──────── Extracted text

Alfred Molina (born Alfredo Molina; 24 May 1953) is an English actor known for his work on the stage and screen. He first rose to prominence in the West End, earning a nomination for the Laurence Olivier Award for Best Newcomer in a Play for his performance in the production of Oklahoma! in 1980. He made his film debut as Satipo in Raiders of the Lost Ark and his Broadway debut as Yvan in a production of Art from 1998 to 1999. His other Broadway roles include Tevye in the musical Fiddler on the Roof from 2004 to 2005 and Mark Rothko in the play Red from 2009 to 2010.

On screen, his best known roles include Kenneth Halliwell in Prick Up Your Ears (1987), Sayyed Bozorg Mahmoody in Not Without My Daughter, (1991), Mellersh Wilkins in Enchanted April (1992), Rahad Jackson in Boogie Nights (1997), Comte de Reynaud in Chocolat (2000), Diego Rivera in Frida (2002), Johann Tetzel in Luther (2003), Bishop Aringarosa in The Da Vinci Code (2006), Jack Mellor in An Education (2009), and George in Love Is Strange (2014). He has voiced characters in Rango (2011), Monsters University (2013), Dragons: Race to the Edge (2016), Ralph Breaks the Internet (2018), Frozen II (2019), and DC League of Super-Pets (2022). He is also known for his portrayal of Otto Octavius / Doctor Octopus in Sam Raimi's Spider-Man 2 (2004) and the Marvel Cinematic Universe film Spider-Man: No Way Home (2021).

Molina's work has brought him widespread acclaim. For his portrayal of Robert Aldrich in the miniseries Feud (2017), he was nominated for a Golden Globe Award and a Primetime Emmy Award. He received a BAFTA Award nomination for Best Supporting Actor for his performance in Frida, and has also been nominated for an Independent Spirit Award, a British Independent Film Award, five Screen Actors Guild Awards, and three Tony Awards.

Early life
He was born Alfredo Molina on 24 May 1953 in the Paddington district of London. His father, Esteban J. Molina, was a Spanish immigrant from Murcia, who came to England in 1939, and worked as a waiter and chauffeur. His mother, Giovanna (née Bonelli), was an Italian immigrant who moved to Britain after World War II, and who cleaned rooms in a hotel, and worked as a cook and housekeeper. Molina grew up in a working-class district in Notting Hill that was inhabited by many other immigrant families. He attended a Roman Catholic secondary school there. He decided to become an actor after seeing Spartacus at the age of nine, and attended the Guildhall School of Music and Drama, as well as auditioning for and becoming a member of the National Youth Theatre. At the age of 21, he changed his name to Alfred, at the urging of his first agent.

────────────────

Exercise instructions —
Answer these questions using the text on Alfred Molina, numbering each answer to match its question.
1. Which role marked his film debut?
2. For which portrayal was he nominated for a Golden Globe Award and a Primetime Emmy Award?
3. At what age did he change his name to Alfred?

──────── Data lines

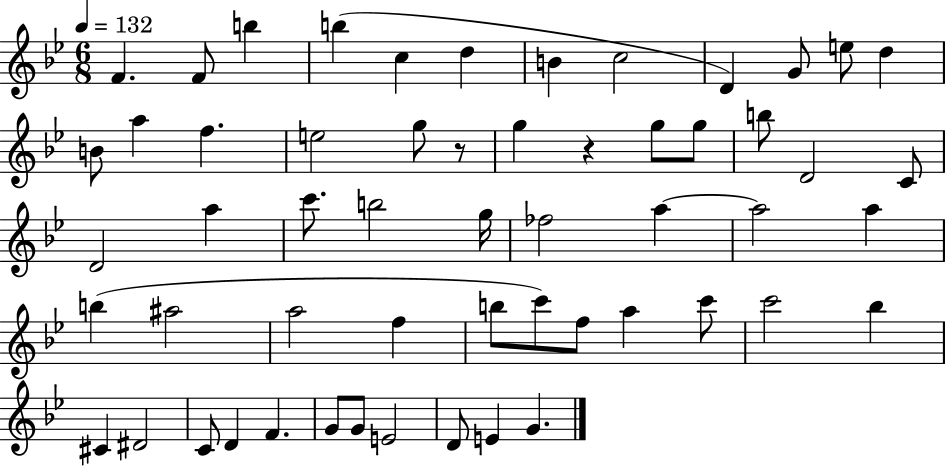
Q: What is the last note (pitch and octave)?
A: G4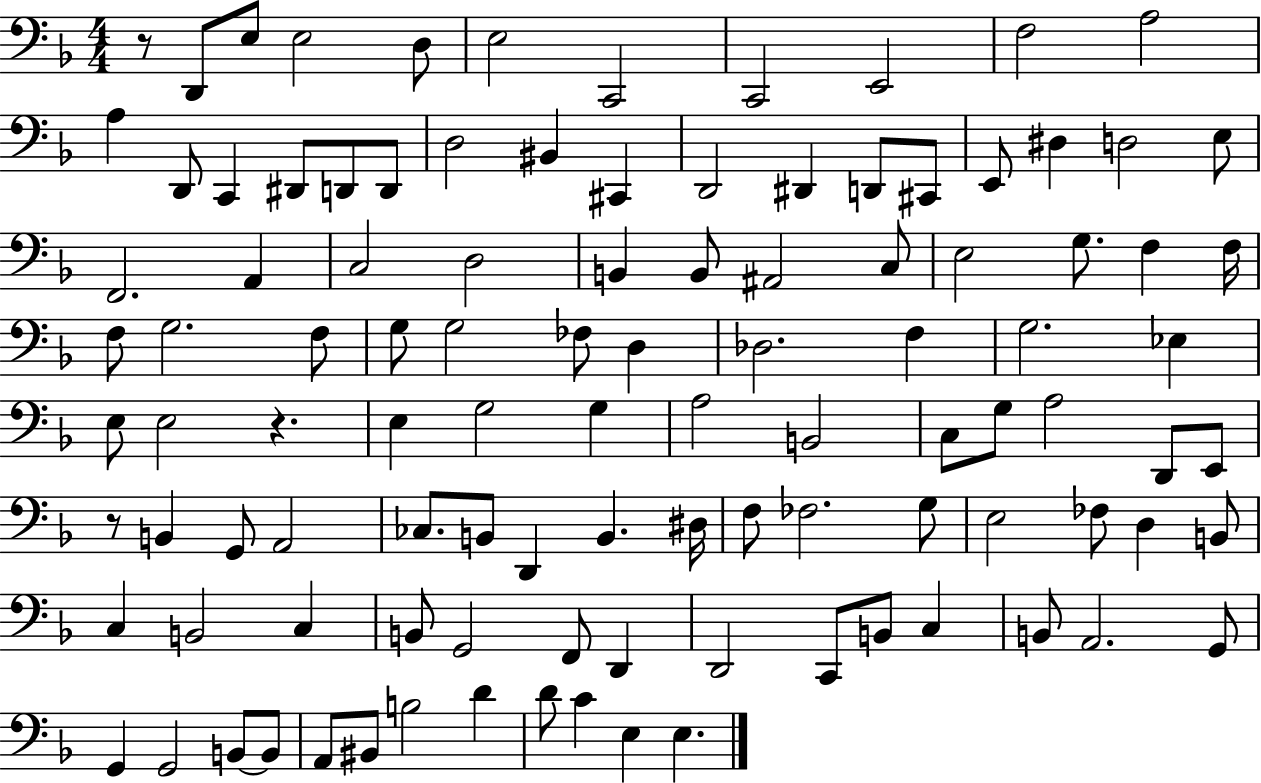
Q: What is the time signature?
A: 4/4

────────────────
──────── Data lines

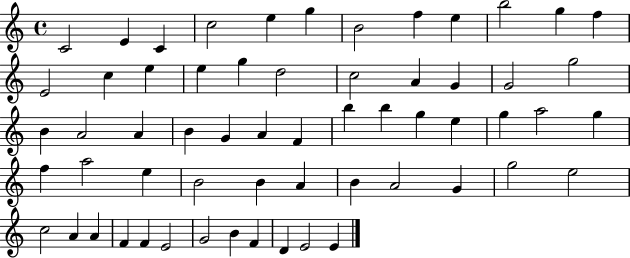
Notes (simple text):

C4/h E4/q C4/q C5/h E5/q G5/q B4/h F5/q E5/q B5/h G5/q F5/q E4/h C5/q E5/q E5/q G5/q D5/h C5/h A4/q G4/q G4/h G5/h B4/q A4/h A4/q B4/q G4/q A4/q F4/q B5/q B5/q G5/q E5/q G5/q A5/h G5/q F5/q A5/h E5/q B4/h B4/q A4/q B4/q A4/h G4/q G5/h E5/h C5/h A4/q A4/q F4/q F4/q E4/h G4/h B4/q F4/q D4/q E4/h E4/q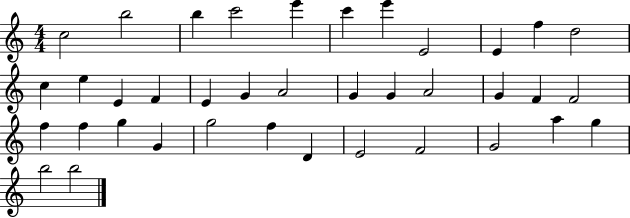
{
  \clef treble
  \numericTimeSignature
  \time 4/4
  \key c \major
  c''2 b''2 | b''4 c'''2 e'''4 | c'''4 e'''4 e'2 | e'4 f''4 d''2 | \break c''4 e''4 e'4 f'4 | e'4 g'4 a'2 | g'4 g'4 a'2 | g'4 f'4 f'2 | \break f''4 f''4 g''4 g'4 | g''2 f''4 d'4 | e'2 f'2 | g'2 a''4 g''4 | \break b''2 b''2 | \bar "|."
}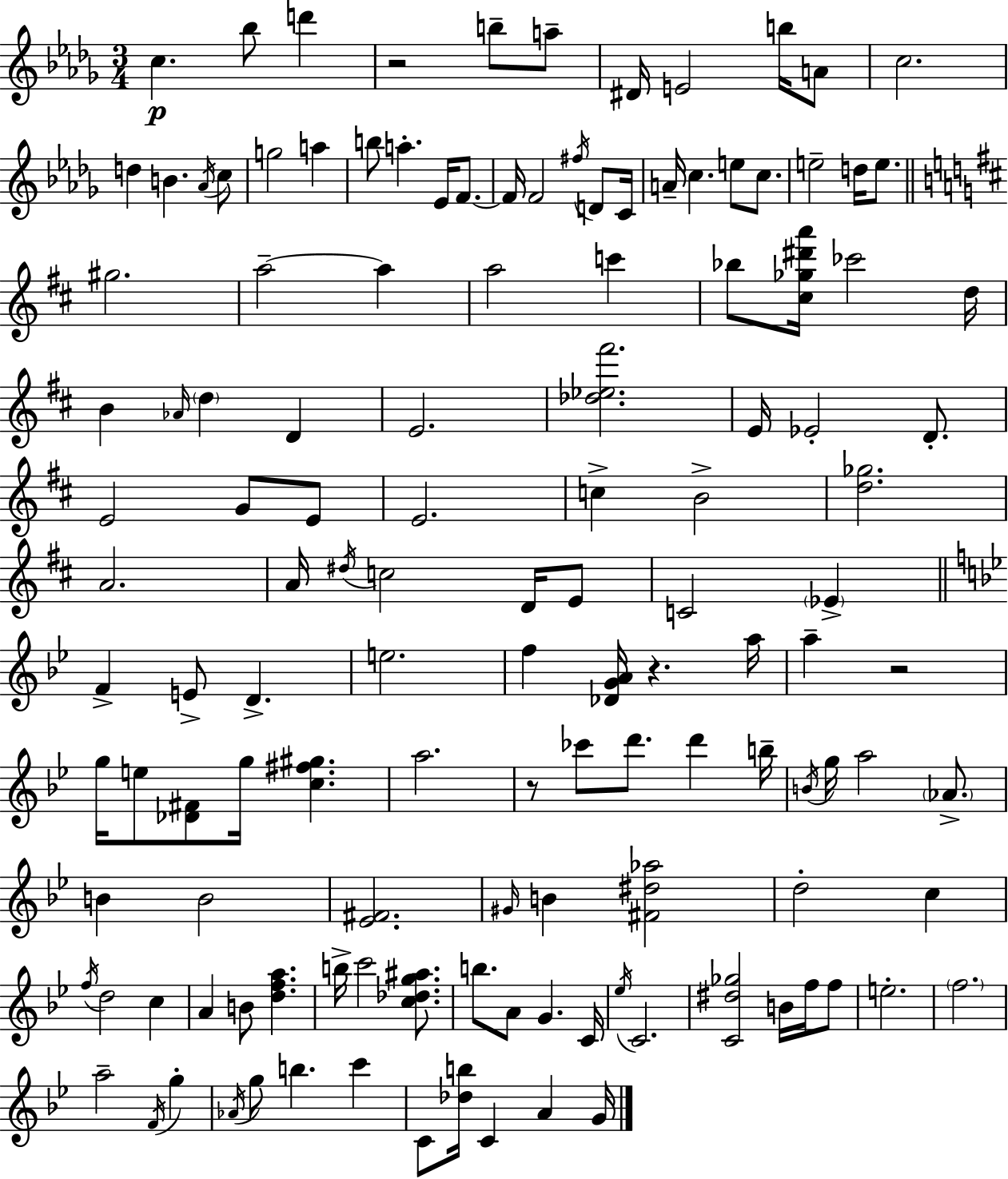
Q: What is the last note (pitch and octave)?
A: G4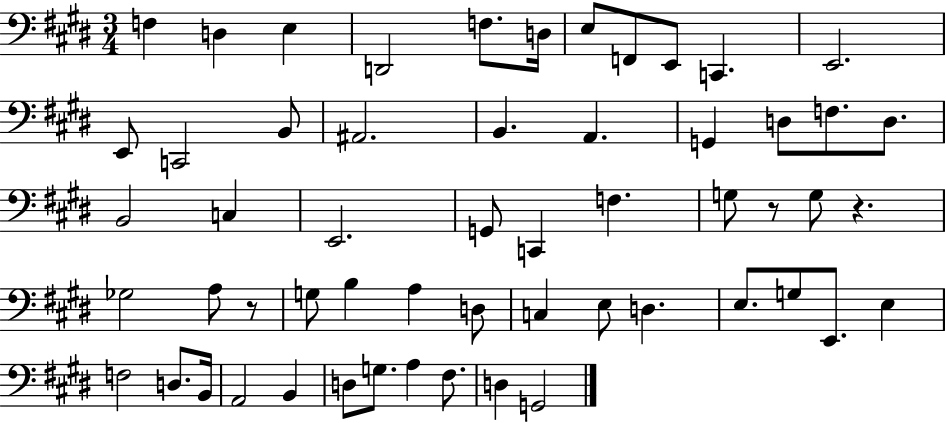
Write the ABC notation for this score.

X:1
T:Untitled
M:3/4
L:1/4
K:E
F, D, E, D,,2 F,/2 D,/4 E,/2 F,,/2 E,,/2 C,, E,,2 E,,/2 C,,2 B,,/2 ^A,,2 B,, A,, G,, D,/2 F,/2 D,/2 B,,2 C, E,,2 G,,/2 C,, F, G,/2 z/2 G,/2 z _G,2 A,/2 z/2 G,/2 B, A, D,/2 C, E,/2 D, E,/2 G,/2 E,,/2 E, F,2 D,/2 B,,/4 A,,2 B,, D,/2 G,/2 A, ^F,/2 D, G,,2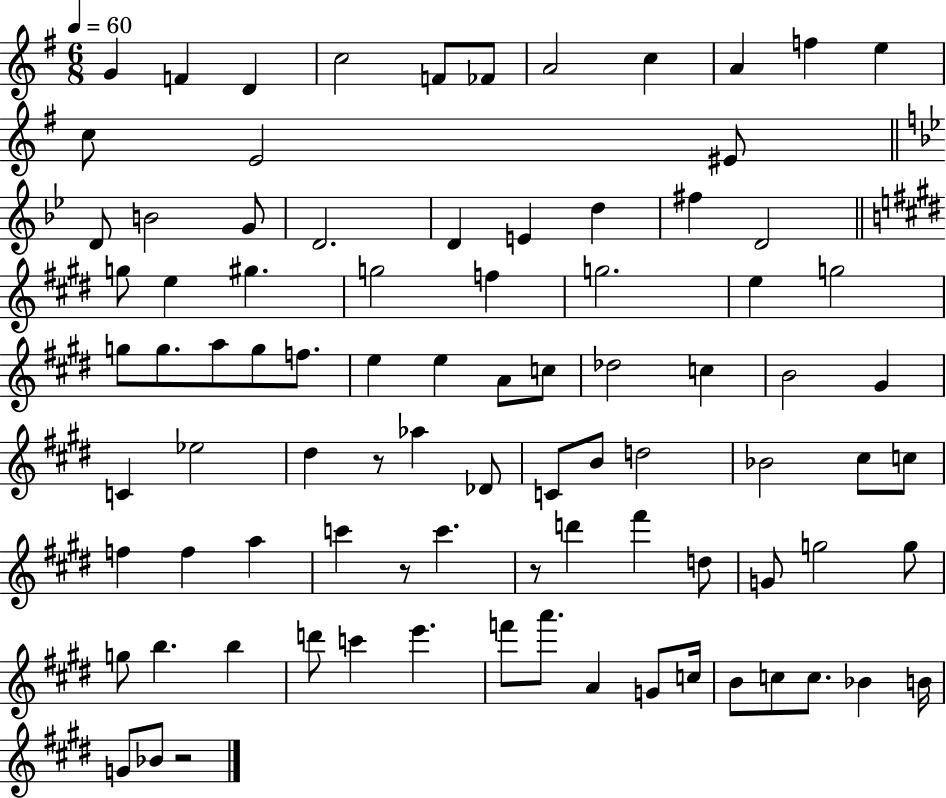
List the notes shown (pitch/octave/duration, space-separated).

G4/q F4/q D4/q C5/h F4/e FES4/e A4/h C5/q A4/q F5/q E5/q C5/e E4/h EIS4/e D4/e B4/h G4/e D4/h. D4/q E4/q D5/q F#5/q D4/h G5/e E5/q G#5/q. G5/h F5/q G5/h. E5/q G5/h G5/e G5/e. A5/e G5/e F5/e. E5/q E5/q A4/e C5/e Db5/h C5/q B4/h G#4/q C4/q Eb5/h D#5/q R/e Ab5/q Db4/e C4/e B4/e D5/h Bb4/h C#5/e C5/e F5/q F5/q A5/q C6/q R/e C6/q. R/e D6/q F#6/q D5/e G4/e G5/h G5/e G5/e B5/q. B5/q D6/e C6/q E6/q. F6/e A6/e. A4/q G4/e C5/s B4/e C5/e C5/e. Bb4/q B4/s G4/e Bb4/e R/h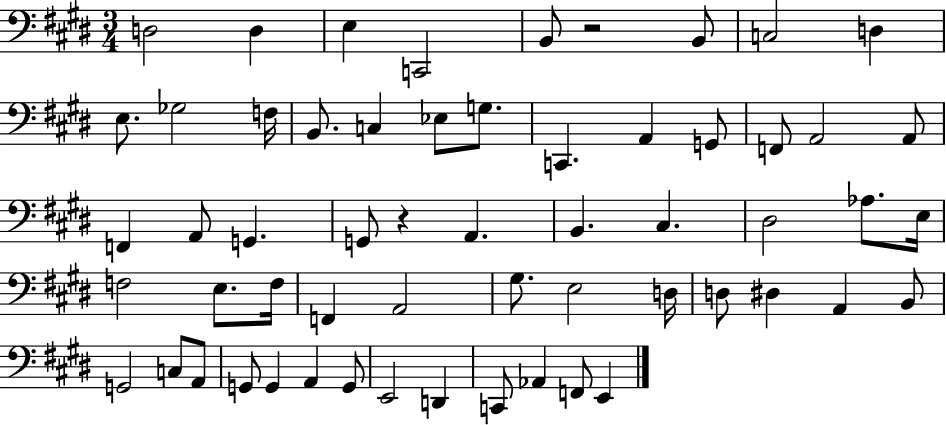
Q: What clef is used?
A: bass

────────────────
──────── Data lines

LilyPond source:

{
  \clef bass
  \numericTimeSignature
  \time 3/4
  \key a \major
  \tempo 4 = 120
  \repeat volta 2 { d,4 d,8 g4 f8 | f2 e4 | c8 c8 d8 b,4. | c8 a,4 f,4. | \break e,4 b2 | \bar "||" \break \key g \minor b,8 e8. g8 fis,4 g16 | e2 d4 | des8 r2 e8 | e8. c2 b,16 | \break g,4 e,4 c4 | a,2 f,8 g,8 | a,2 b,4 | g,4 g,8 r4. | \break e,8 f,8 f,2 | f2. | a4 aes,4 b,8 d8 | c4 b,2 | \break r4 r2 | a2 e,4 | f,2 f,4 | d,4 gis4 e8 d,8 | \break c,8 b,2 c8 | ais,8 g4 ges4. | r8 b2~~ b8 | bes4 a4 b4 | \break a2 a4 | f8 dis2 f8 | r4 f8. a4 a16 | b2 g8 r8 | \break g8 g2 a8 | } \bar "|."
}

────────────────

Result —
1. Satipo in Raiders of the Lost Ark
2. Robert Aldrich in the miniseries Feud (2017)
3. 21